En el año 2003 el PP nos ganó por 400 concejales. En el año 2007 el PSOE ha ganado por más de 800 concejales. El PP ha obtenido una mínima ventaja en votos, que se debe, exclusivamente, a los resultados en la ciudad de Madrid, sin los cuales el PSOE habría logrado 250.000 votos más que el PP.

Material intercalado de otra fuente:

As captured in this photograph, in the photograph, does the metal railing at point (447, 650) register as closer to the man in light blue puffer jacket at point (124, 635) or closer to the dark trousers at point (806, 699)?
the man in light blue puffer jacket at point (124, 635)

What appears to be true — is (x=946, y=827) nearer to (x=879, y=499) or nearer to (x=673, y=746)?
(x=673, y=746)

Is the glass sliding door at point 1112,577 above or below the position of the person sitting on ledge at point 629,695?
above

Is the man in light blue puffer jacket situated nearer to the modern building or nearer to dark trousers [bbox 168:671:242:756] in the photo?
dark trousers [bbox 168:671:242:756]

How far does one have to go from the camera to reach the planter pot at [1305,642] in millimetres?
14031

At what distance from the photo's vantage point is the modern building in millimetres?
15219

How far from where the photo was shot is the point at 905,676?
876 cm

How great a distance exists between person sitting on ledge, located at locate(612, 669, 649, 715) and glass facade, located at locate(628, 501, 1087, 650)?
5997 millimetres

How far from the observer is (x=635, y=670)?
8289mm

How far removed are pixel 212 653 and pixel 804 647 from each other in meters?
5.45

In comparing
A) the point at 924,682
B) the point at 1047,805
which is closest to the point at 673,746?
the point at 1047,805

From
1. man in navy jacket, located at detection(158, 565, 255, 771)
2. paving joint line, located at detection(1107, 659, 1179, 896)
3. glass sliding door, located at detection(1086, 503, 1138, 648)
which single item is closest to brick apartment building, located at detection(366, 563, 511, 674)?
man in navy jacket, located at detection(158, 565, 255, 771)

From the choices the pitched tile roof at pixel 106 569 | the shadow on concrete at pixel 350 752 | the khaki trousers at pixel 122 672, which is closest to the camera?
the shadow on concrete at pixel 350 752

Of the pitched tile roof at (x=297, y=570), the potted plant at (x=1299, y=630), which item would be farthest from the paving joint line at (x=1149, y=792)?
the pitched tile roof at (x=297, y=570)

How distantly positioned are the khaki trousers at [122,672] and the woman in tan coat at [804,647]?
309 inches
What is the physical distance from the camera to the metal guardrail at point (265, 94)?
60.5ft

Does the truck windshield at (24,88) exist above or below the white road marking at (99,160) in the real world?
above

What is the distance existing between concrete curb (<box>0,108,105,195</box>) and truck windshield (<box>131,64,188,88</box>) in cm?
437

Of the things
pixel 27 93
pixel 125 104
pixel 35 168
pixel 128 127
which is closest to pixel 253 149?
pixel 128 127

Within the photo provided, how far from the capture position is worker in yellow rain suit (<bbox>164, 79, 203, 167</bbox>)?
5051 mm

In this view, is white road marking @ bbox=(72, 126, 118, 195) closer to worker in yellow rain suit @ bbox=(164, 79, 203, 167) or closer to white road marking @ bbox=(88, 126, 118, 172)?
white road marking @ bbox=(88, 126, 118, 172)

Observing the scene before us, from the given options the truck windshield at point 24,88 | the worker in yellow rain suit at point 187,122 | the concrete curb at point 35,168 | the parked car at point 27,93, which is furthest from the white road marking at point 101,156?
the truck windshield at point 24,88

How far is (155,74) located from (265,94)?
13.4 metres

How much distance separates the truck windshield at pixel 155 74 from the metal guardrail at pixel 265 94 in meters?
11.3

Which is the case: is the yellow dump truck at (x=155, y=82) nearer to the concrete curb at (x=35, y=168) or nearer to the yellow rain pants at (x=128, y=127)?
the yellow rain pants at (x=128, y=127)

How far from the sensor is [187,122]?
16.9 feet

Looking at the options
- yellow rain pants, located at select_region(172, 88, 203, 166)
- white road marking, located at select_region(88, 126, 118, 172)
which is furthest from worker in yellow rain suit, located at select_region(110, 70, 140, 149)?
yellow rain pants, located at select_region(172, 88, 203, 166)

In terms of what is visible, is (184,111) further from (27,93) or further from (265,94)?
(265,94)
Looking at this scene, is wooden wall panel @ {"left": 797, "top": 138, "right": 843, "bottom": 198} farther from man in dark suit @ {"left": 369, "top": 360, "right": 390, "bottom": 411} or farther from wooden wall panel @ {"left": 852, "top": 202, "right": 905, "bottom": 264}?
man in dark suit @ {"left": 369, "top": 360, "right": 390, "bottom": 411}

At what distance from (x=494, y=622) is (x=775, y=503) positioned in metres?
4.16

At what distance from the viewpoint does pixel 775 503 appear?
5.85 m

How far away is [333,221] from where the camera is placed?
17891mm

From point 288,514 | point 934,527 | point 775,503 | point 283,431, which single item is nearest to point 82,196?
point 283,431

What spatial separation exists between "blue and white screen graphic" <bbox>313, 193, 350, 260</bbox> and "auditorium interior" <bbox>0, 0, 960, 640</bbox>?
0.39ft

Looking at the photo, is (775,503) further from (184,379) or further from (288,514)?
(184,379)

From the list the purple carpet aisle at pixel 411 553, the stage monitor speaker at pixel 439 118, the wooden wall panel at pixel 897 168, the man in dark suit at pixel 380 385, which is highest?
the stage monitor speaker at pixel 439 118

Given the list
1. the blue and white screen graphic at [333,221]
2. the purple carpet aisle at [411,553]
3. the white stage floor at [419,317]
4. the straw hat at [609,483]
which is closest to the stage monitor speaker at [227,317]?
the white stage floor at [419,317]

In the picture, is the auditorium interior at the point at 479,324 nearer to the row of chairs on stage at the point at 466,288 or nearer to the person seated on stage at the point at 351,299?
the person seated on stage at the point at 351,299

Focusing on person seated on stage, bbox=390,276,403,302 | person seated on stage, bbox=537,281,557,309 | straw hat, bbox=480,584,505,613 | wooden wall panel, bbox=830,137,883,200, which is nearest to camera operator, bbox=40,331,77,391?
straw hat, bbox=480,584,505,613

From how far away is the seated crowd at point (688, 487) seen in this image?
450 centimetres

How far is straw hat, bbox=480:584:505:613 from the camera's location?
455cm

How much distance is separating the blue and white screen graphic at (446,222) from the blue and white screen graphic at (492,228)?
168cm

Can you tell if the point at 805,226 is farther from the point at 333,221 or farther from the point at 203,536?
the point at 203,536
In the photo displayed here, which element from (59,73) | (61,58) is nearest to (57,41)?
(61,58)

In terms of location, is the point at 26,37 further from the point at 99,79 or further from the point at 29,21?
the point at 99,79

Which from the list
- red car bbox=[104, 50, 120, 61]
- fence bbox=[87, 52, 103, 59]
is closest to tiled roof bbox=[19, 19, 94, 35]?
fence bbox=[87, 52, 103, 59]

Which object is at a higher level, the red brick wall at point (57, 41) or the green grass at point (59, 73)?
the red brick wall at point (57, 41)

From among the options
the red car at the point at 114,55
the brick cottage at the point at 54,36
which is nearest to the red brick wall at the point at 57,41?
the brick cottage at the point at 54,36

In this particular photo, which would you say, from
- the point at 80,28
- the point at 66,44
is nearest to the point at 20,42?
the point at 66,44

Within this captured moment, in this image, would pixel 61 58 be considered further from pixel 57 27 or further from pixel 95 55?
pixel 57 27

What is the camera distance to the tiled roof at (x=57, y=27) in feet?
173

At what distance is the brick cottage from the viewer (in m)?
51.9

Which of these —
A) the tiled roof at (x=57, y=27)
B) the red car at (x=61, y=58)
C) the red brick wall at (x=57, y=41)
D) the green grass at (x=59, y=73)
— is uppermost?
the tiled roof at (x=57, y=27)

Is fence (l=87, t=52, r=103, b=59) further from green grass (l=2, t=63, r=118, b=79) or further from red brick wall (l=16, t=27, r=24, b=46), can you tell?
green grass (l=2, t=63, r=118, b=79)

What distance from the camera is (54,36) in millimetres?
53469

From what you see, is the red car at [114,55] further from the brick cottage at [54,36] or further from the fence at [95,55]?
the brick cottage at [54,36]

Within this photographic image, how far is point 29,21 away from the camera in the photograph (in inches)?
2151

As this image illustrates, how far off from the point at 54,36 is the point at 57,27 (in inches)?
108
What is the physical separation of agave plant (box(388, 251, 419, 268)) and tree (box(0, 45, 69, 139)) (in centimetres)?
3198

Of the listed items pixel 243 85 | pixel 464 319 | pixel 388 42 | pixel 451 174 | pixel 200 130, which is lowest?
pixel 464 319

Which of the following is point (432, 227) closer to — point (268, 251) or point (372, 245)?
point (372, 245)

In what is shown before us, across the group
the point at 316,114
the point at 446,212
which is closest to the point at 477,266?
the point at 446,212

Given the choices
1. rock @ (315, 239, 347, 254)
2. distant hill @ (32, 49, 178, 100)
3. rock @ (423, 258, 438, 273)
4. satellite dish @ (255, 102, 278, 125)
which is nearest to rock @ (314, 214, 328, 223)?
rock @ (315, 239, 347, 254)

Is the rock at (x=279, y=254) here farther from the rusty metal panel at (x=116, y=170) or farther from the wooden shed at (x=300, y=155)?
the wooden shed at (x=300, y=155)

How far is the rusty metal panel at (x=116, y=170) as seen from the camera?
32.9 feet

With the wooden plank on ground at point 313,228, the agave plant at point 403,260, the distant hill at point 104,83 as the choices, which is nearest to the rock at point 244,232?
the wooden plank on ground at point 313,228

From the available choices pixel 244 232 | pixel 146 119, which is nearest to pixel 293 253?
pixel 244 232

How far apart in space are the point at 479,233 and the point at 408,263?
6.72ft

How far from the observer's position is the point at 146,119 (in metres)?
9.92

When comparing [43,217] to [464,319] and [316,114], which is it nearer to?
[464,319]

Pepe Blanco, en la noche de las elecciones. El ejercicio de excluir a Madrid capital del cómputo ha sido bravamente denostado en la mañanas radiofónicas de estos tres últimos días. No seré yo quien defienda con frecuencia los fondos y las formas de Blanco, pero también pienso que es una interesante reflexión. Y nada despreciable. Me explico.

El PP ha sacado en Madrid 388.745 votos más que PSOE. A nivel nacional este diferencial es de 155.991. Esto quiere decir que, ciertamente, si Madrid no existiera, el PSOE aventajaría a PP en 232.754 votos. Esto, aunque parezca absurdo, sí tiene una traducción suculenta de cara a las generales, que son las que realmente interesan a Pepiño. Estos 388.745 votos se traducen en 16 concejales de diferencia para las municipales, con unos resultados de 56% PP y 31% PSOE, pero sólo equivaldrían a ocho diputados por la provincia de Madrid aplicando estos porcentajes. Eso contando con que el PP en toda la provincia y en las generales mantuviera la ventaja de las municipales, cosa que jamás ha ocurrido. Con ocho diputados el PP no tiene ni para empezar. Todavía le quedan otros ocho para alcanzar al PSOE, considerando los resultados de 2004. Zapatero debería repartir varias decenas de Sebastianes por las capitales de provincia para conceder a Rajoy el resultado que tanto sueña.